Task description: List every line of the data below that contains the word "short".

Material provided:
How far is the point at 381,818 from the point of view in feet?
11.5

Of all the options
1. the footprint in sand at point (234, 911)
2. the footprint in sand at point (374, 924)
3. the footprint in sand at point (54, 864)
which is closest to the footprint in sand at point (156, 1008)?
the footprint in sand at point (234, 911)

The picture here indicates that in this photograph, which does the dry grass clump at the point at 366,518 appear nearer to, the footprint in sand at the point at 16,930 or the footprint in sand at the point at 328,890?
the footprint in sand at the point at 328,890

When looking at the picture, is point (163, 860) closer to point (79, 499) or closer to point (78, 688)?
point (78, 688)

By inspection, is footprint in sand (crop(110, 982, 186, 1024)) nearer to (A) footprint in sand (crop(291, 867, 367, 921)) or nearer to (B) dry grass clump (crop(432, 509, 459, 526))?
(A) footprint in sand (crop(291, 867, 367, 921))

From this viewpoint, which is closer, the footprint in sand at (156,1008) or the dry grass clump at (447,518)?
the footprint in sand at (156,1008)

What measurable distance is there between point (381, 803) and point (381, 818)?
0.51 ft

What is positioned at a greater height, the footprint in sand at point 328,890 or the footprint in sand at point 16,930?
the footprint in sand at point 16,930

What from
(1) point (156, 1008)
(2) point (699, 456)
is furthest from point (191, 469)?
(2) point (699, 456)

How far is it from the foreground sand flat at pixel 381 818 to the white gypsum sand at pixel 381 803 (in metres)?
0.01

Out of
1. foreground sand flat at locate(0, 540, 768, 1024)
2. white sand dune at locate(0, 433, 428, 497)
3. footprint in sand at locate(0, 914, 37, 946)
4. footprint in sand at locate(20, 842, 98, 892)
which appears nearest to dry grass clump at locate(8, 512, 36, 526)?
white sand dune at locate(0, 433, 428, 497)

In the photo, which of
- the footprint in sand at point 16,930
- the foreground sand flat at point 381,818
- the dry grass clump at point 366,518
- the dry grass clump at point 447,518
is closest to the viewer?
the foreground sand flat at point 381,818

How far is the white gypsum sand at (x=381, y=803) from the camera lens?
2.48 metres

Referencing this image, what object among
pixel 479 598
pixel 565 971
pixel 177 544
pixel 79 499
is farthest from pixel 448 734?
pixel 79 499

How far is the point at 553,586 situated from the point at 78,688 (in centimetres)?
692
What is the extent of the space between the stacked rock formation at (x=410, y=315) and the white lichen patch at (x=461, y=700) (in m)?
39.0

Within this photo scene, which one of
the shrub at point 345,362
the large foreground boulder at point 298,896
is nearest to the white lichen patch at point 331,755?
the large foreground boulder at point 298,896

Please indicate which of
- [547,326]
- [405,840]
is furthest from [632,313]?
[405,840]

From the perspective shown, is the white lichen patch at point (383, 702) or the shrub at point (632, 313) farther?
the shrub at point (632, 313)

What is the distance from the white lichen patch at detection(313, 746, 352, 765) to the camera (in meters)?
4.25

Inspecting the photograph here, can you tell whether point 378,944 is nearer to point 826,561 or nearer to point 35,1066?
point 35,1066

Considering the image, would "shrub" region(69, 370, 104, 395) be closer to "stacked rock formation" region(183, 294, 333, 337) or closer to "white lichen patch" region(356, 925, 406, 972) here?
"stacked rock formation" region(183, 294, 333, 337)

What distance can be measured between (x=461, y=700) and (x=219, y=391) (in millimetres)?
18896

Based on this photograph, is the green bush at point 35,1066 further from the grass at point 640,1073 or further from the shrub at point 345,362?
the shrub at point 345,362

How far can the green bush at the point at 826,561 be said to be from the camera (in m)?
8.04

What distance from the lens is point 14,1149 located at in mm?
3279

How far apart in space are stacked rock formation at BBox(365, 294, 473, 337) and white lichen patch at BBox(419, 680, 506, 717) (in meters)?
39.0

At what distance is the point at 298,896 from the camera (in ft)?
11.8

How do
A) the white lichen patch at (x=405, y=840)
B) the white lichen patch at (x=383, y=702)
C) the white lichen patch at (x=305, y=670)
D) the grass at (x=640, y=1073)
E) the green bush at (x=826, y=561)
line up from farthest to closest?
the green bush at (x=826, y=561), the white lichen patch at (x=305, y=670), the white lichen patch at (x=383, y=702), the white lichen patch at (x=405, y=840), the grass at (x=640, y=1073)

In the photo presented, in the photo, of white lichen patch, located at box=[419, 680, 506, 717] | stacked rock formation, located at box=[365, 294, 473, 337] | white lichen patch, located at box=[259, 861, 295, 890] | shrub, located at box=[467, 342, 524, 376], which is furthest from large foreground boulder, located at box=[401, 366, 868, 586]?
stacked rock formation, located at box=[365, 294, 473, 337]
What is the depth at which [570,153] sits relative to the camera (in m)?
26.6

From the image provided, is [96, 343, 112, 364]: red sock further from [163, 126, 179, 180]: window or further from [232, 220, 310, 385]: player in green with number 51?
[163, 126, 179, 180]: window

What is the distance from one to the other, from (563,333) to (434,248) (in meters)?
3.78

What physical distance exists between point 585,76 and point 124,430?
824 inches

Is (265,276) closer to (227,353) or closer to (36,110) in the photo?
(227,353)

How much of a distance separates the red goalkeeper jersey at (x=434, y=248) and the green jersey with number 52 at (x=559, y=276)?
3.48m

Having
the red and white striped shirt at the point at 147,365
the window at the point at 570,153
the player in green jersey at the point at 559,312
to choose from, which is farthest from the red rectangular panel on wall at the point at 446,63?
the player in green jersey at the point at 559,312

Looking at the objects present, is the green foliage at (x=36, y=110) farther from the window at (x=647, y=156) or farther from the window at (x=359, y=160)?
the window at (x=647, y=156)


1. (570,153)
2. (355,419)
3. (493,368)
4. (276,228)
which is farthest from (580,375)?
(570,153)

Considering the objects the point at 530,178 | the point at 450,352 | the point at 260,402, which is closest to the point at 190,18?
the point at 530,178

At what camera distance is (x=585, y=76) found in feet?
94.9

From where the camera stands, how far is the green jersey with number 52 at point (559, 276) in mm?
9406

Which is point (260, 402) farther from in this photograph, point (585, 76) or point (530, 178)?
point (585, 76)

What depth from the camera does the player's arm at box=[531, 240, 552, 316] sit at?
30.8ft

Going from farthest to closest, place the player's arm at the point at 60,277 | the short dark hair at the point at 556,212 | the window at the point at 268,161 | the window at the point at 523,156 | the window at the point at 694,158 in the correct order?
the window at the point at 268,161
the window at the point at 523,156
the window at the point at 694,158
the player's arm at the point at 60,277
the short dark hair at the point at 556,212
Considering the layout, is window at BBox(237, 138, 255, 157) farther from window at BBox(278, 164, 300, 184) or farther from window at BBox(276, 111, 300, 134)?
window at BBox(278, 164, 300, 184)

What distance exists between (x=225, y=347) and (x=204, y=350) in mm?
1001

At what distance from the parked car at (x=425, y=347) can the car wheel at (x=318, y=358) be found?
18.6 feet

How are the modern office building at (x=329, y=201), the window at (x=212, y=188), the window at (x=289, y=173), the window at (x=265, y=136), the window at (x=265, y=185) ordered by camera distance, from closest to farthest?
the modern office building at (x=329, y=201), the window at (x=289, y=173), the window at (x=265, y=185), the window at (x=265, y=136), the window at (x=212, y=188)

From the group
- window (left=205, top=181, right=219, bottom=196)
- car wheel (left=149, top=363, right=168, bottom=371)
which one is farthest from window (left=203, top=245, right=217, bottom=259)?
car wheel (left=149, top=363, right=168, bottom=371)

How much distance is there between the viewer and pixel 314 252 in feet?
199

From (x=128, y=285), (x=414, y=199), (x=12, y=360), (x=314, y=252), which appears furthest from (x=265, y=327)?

Output of the exercise:
Going from farthest to closest, place the player's arm at the point at 60,277 | the short dark hair at the point at 556,212 | the window at the point at 268,161 | the window at the point at 523,156 | the window at the point at 694,158 in the correct order?
the short dark hair at the point at 556,212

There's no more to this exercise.